ICYMI: Virginia NAACP Calls for Ending Qualified Immunity
Windsor, Virginia—Following the recorded police brutality against Second Lieutenant Caron Nazario in Windsor, Virginia, members of the Virginia NAACP called for the General Assembly to revisit qualified immunity, a key piece of police reform legislation. Additionally, the Attorney General’s office announced the launch of an investigation Monday. This is an important step, but it is not enough. As long as qualified immunity allows police officers to use excessive force on the people they are paid to protect, no one is safe in our communities.
“Qualified immunity makes it nearly impossible to hold police officers, like Joe Gutierrez and Daniel Crocker, accountable when they brutalize members of our community,” Ashleigh Crocker, communications director at Progress Virginia, said. “The horrific treatment of Second Lieutenant Nazario is not an isolated event. All police officers must be held accountable for their actions. By ending qualified immunity, victims of police violence could hold police officers accountable for their actions. Everyone deserves to feel safe in their homes and in their communities, and that’s not possible when police officers can attack innocent people with impunity.”

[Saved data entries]
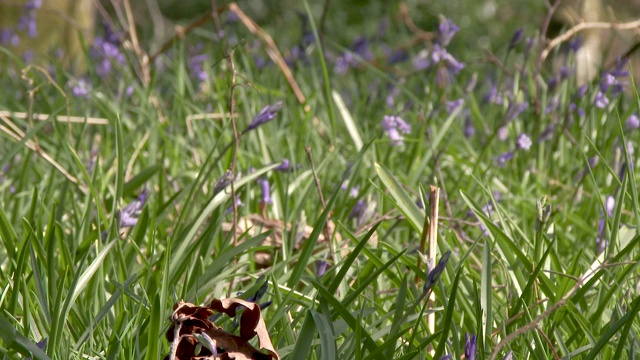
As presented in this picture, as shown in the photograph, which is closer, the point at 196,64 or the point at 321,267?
the point at 321,267

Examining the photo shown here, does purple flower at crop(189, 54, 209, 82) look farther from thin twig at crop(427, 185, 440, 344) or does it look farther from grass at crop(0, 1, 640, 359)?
thin twig at crop(427, 185, 440, 344)

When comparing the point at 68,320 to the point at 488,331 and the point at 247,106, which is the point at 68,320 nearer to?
the point at 488,331

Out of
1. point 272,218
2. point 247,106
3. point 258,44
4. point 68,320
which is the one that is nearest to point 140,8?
point 258,44

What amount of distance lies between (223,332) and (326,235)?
0.59 meters

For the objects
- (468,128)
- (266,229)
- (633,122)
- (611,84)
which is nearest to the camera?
(266,229)

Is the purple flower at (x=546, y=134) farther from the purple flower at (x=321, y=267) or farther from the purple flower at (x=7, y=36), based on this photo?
the purple flower at (x=7, y=36)

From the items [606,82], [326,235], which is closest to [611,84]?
[606,82]

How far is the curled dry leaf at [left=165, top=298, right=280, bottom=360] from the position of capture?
3.92 ft

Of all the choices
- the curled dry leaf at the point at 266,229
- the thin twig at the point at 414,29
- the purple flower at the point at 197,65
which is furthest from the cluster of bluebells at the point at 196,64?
the curled dry leaf at the point at 266,229

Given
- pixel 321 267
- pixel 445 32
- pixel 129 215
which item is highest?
pixel 445 32

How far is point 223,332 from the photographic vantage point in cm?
121

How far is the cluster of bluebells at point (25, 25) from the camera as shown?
387cm

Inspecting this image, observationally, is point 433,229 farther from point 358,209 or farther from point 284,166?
point 284,166

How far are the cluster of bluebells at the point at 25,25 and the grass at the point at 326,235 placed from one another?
0.27m
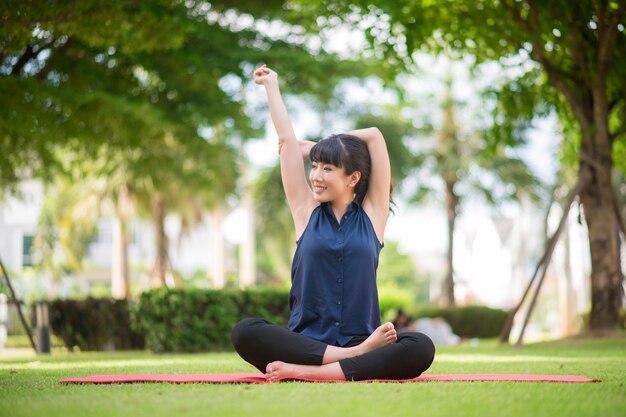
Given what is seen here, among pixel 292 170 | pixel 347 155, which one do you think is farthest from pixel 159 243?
pixel 347 155

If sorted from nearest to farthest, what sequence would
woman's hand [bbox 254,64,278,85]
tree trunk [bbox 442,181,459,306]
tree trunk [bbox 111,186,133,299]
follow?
woman's hand [bbox 254,64,278,85], tree trunk [bbox 442,181,459,306], tree trunk [bbox 111,186,133,299]

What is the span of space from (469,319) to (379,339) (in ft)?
65.5

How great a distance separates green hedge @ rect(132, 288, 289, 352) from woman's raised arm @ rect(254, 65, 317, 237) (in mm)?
7502

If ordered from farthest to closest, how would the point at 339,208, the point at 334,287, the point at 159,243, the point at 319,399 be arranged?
the point at 159,243
the point at 339,208
the point at 334,287
the point at 319,399

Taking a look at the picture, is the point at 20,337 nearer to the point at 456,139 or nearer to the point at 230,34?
the point at 230,34

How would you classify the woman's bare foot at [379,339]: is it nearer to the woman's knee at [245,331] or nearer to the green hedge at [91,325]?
the woman's knee at [245,331]

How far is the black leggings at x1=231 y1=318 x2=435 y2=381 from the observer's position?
5551mm

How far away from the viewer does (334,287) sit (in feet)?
19.0

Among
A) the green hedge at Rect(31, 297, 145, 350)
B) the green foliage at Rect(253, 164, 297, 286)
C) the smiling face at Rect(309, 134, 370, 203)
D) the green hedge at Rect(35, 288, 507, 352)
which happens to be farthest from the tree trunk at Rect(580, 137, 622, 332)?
the green foliage at Rect(253, 164, 297, 286)

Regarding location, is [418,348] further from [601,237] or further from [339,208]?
[601,237]

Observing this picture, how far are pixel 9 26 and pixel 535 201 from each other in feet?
72.4

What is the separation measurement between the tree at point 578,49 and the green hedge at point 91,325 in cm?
652

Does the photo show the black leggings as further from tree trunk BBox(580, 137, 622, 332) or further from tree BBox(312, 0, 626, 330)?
tree trunk BBox(580, 137, 622, 332)

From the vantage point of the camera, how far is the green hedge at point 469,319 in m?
25.0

#### [What this exercise asks]
**1.** From the statement on qualified immunity, set down the passage starting with "ICYMI: Virginia NAACP" and going on through "in our communities.".
**2.** In the statement on qualified immunity, what did the Attorney General's office announce on Monday?

#### [Task responses]
**1.**
ICYMI: Virginia NAACP Calls for Ending Qualified Immunity
Windsor, Virginia—Following the recorded police brutality against Second Lieutenant Caron Nazario in Windsor, Virginia, members of the Virginia NAACP called for the General Assembly to revisit qualified immunity, a key piece of police reform legislation. Additionally, the Attorney General’s office announced the launch of an investigation Monday. This is an important step, but it is not enough. As long as qualified immunity allows police officers to use excessive force on the people they are paid to protect, no one is safe in our communities.

**2.** The launch of an investigation.